[start of TASK INPUTS]
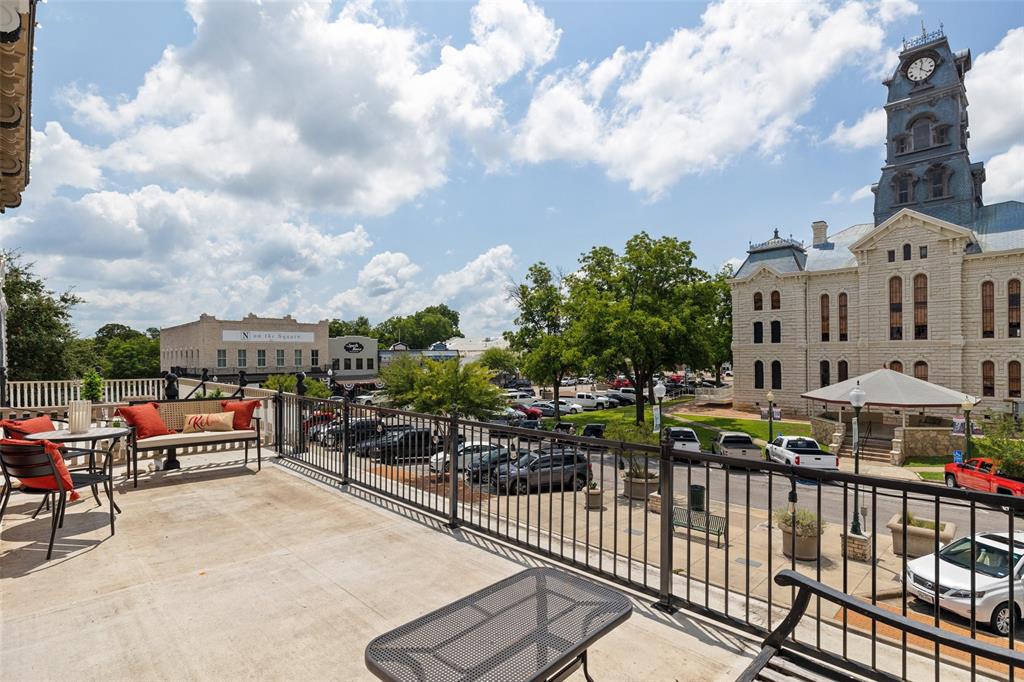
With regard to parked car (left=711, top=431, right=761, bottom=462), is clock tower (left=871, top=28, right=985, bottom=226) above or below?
above

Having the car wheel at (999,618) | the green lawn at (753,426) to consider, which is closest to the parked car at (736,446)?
the green lawn at (753,426)

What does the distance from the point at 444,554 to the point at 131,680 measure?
225 cm

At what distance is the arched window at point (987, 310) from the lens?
3094cm

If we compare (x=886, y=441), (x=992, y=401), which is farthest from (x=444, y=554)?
(x=992, y=401)

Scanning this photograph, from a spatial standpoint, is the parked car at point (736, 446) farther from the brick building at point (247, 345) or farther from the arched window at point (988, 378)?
the brick building at point (247, 345)

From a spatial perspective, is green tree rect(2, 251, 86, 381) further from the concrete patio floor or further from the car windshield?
the car windshield

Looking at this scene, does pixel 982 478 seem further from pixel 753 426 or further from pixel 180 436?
pixel 180 436

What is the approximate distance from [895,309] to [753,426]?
510 inches

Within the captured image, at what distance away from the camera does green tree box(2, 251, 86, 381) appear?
24.3m

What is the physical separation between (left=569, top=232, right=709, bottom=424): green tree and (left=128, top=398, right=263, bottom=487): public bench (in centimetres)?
2117

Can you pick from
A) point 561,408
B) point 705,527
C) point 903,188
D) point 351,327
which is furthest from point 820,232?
point 351,327

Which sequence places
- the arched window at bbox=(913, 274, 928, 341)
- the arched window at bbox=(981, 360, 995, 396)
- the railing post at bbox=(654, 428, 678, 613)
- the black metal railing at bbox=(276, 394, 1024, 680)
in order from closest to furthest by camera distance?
the black metal railing at bbox=(276, 394, 1024, 680) < the railing post at bbox=(654, 428, 678, 613) < the arched window at bbox=(981, 360, 995, 396) < the arched window at bbox=(913, 274, 928, 341)

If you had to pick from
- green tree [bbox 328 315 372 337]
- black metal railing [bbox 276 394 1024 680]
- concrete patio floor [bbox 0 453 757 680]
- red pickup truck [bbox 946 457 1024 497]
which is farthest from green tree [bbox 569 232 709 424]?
green tree [bbox 328 315 372 337]

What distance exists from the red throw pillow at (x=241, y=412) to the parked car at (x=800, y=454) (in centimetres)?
1825
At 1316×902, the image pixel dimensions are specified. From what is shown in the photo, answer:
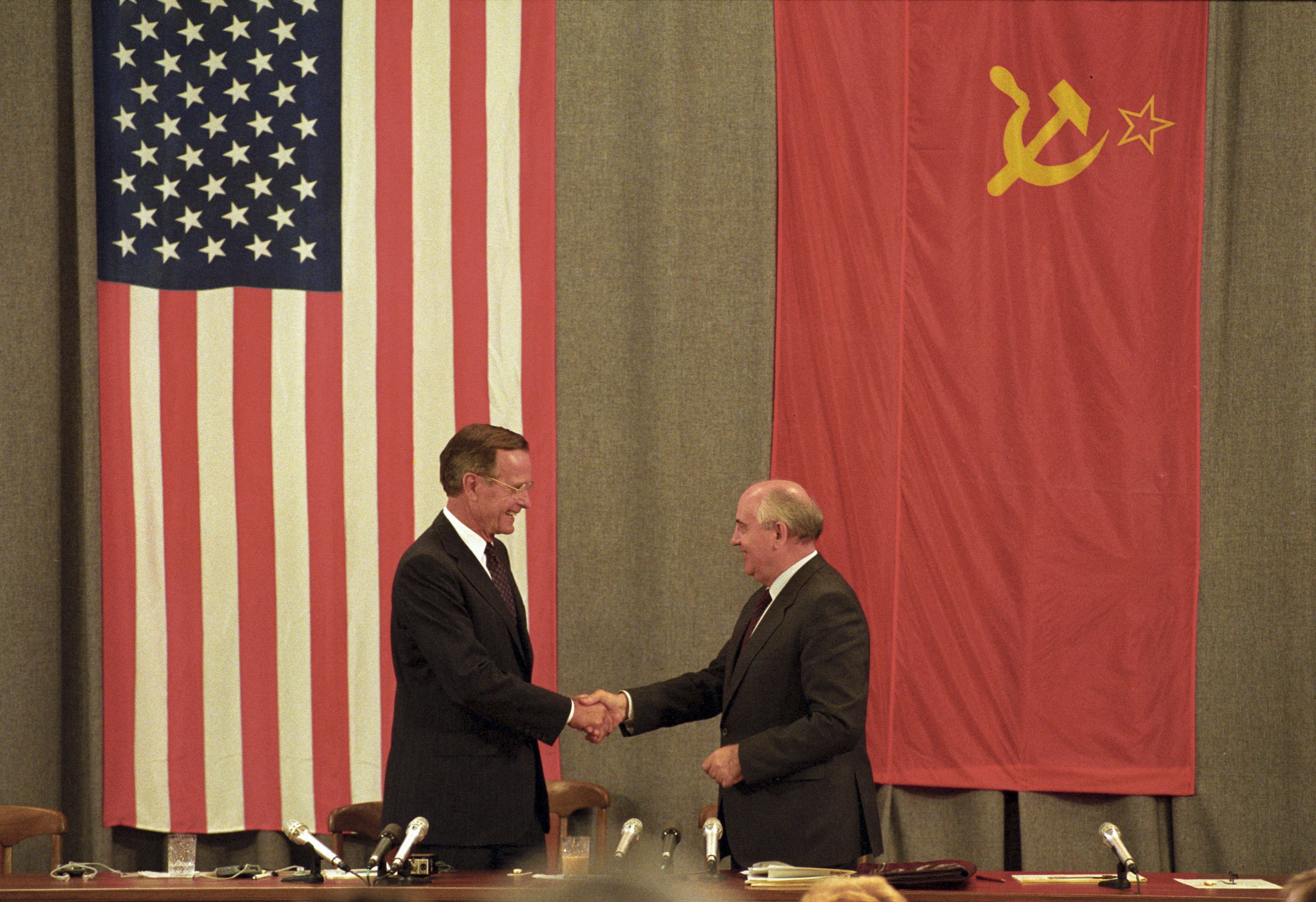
[end of TASK INPUTS]
» WRITTEN REQUEST: Please print the stretch of the items from the line containing "Can you pick from" through the line containing "the black metal railing at bbox=(276, 394, 1024, 680) <", both included, reproducing each line character for character.

» WRITTEN RESPONSE:
Can you pick from
A) point 561,408
B) point 705,527
C) point 903,188
D) point 351,327
which is furthest from point 820,232?
point 351,327

Which sequence places
- the arched window at bbox=(913, 274, 928, 341)
- the arched window at bbox=(981, 360, 995, 396)
- the railing post at bbox=(654, 428, 678, 613)
- the black metal railing at bbox=(276, 394, 1024, 680)
in order from closest to furthest by camera distance?
the black metal railing at bbox=(276, 394, 1024, 680) < the railing post at bbox=(654, 428, 678, 613) < the arched window at bbox=(981, 360, 995, 396) < the arched window at bbox=(913, 274, 928, 341)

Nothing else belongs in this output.